Du hast mich nicht verlassen
Am Ende des 1999, das war genau im Dezember kurz vor der Silvester, lebte ich in Atambua auf der Insel Timor, weil ich dort mein Gymnasium besuchtete. An dieser Zeit gab es noch die Krieg in Ost-Timor, von der ich meine Familienmitglieder nicht mehr wusste, wo sie waren und wohin sie flÜchteten. Ich hatte einfach keinen Kontak davon oder auf richtig gesagt “Verbindungslos” wobei wir damals nicht erlaubt worden sind, ein Handy zu haben.

Das Jahr ging fast zu Ende und ein neues Jahr war schon vor der TÜr. Mit zwei Kollegen aus Ost-Timor hatte ich keine Ahnung wo wir unsere Ferienzeit verbringen durften. Nach einer langen Überlegung haben wir uns entscheidet, unsere Schulpause im Internat bleiben zu lassen. Eine Woche später traf ich zufälling einen Arzt aus Betesdha-Krankenhaus von Jogyakarta.
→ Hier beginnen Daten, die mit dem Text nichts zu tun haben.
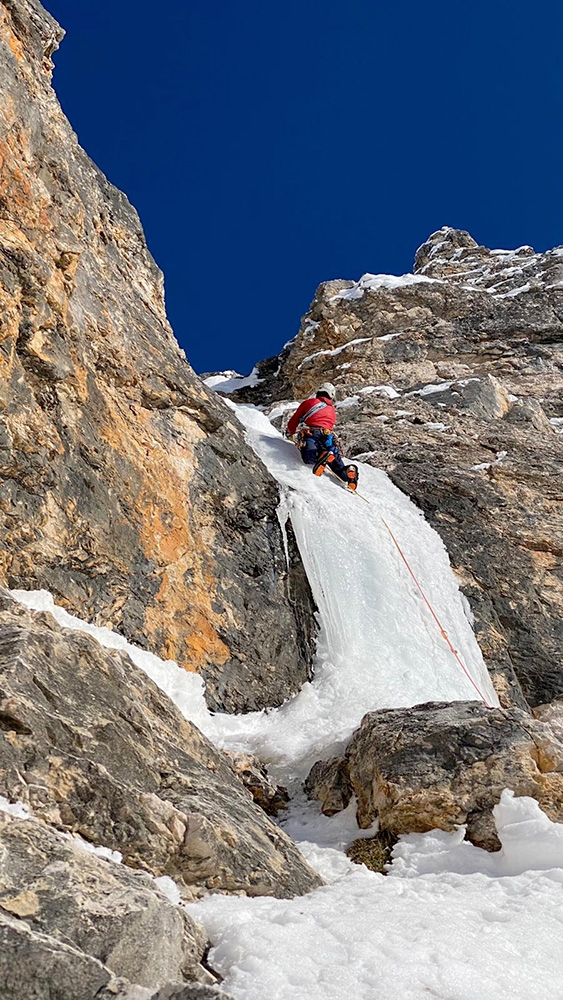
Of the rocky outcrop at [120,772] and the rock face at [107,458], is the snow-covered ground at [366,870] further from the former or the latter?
the rock face at [107,458]

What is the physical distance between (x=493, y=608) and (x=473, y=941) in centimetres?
775

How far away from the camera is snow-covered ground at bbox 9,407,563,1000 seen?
2.96 meters

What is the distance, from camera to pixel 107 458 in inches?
304

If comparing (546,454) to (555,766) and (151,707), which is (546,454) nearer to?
(555,766)

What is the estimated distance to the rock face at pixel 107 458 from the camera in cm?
689

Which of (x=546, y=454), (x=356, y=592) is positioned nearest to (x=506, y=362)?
(x=546, y=454)

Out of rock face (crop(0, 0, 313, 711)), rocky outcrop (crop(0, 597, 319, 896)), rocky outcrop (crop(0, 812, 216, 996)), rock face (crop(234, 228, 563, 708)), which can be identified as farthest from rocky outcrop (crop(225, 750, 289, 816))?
rock face (crop(234, 228, 563, 708))

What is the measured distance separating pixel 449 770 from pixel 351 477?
664 cm

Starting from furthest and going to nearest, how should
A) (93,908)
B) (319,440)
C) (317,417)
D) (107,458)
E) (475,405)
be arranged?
(475,405) → (317,417) → (319,440) → (107,458) → (93,908)

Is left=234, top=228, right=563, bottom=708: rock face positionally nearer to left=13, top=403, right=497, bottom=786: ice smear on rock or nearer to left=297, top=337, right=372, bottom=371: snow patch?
left=297, top=337, right=372, bottom=371: snow patch

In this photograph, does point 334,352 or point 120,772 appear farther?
point 334,352

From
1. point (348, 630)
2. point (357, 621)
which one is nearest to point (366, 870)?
point (348, 630)

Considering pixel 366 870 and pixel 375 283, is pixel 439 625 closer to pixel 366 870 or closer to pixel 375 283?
pixel 366 870

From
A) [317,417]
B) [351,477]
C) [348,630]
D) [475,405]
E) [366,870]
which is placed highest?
[475,405]
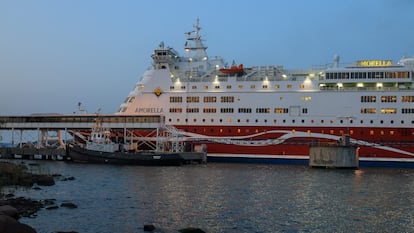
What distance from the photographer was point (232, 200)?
25516 mm

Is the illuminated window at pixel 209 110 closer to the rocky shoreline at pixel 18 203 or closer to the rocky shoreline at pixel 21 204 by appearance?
the rocky shoreline at pixel 21 204

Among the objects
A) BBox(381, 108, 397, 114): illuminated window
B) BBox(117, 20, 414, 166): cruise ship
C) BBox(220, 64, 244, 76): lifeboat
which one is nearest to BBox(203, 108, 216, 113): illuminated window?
BBox(117, 20, 414, 166): cruise ship

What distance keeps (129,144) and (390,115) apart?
2413 cm

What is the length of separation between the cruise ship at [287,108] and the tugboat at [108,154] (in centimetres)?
326

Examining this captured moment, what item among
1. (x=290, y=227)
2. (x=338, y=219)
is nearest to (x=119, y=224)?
(x=290, y=227)

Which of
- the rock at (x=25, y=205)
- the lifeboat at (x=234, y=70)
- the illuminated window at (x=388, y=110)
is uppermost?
the lifeboat at (x=234, y=70)

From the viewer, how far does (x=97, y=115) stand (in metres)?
48.2

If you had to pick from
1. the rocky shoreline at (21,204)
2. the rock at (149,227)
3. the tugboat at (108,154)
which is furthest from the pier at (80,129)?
the rock at (149,227)

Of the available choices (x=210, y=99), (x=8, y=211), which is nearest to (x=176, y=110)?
(x=210, y=99)

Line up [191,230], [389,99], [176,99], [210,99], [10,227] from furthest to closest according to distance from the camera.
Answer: [176,99]
[210,99]
[389,99]
[191,230]
[10,227]

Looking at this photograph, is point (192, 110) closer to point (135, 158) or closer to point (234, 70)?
point (234, 70)

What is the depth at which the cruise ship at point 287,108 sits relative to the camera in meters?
42.3

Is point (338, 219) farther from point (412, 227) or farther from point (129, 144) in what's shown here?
point (129, 144)

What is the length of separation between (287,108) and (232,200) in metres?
20.4
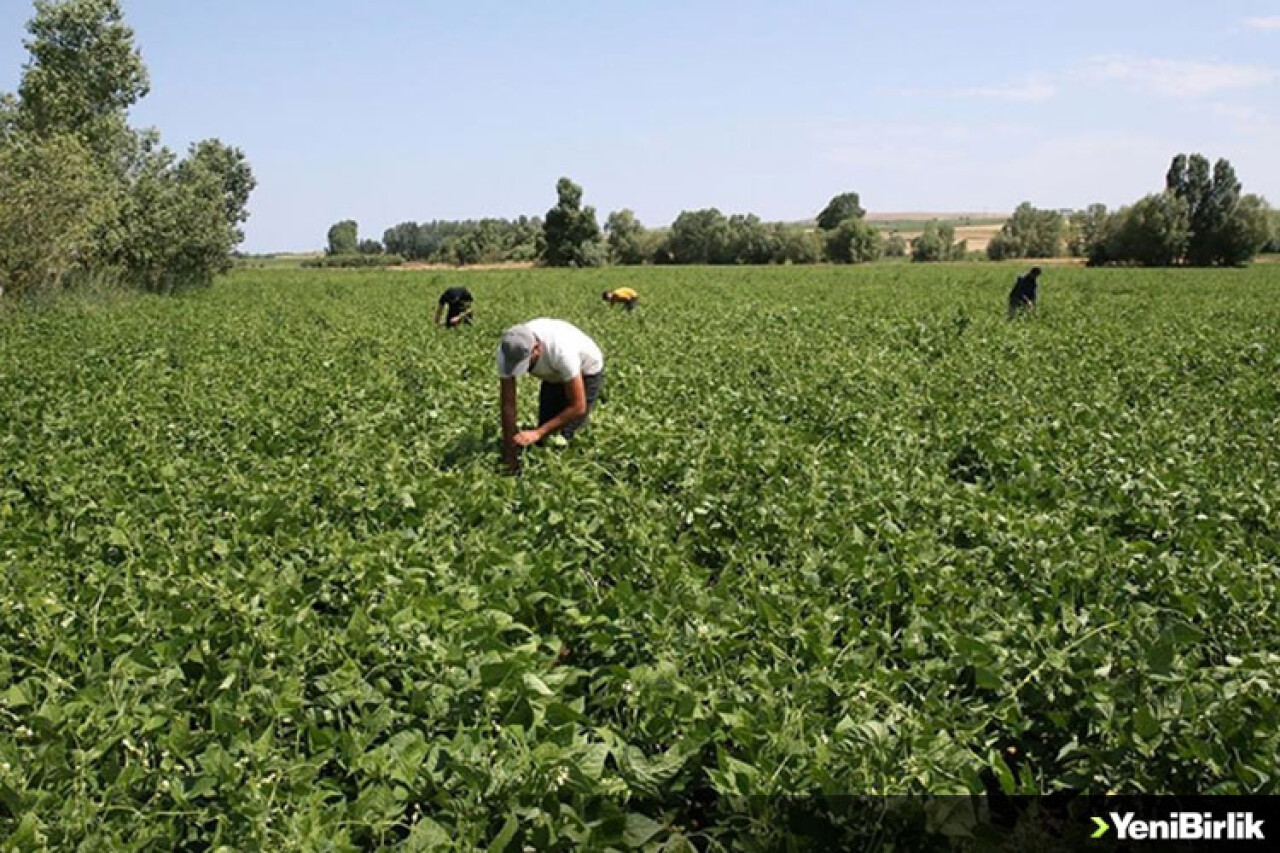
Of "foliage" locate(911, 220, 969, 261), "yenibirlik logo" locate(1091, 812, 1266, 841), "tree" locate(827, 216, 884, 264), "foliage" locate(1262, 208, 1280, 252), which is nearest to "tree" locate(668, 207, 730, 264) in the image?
"tree" locate(827, 216, 884, 264)

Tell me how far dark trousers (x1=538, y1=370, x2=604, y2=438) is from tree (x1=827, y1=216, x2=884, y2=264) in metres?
68.8

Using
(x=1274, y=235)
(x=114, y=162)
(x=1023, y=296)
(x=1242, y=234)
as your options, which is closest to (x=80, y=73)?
(x=114, y=162)

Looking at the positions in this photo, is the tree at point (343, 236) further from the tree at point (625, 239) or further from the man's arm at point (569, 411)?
the man's arm at point (569, 411)

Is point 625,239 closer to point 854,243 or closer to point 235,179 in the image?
point 854,243

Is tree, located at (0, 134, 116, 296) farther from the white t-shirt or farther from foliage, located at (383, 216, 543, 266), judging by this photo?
foliage, located at (383, 216, 543, 266)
Er war zuständig fÜr die FlÜchtlingshilfe in Atambua und Umgebung. Er hat dann erzählt, dass Er dringend Freiwilige brauchte, um sein Team im Fchtlingslager zu verstärken. Ohne längeres Nachdenken meldete ich mich bei ihm als Freiwilige. Für einen Monat lang war ich mit seinem Team unterwegs und habe verschiedener Sachen mitgemacht. Aber ich habe immer noch keinen Hinweis bekommen wo meine Familie war. Ich hatte schon viel Gedanken gemacht aber in Gott habe ich immer geglaubt dass alles besser wurde. Nach ein paar Monaten später, bekam ich endlich Information dass sie in Kupang gewesen sind. Gott sei Dank, lieber Gott hat mich nicht alleine verlassen.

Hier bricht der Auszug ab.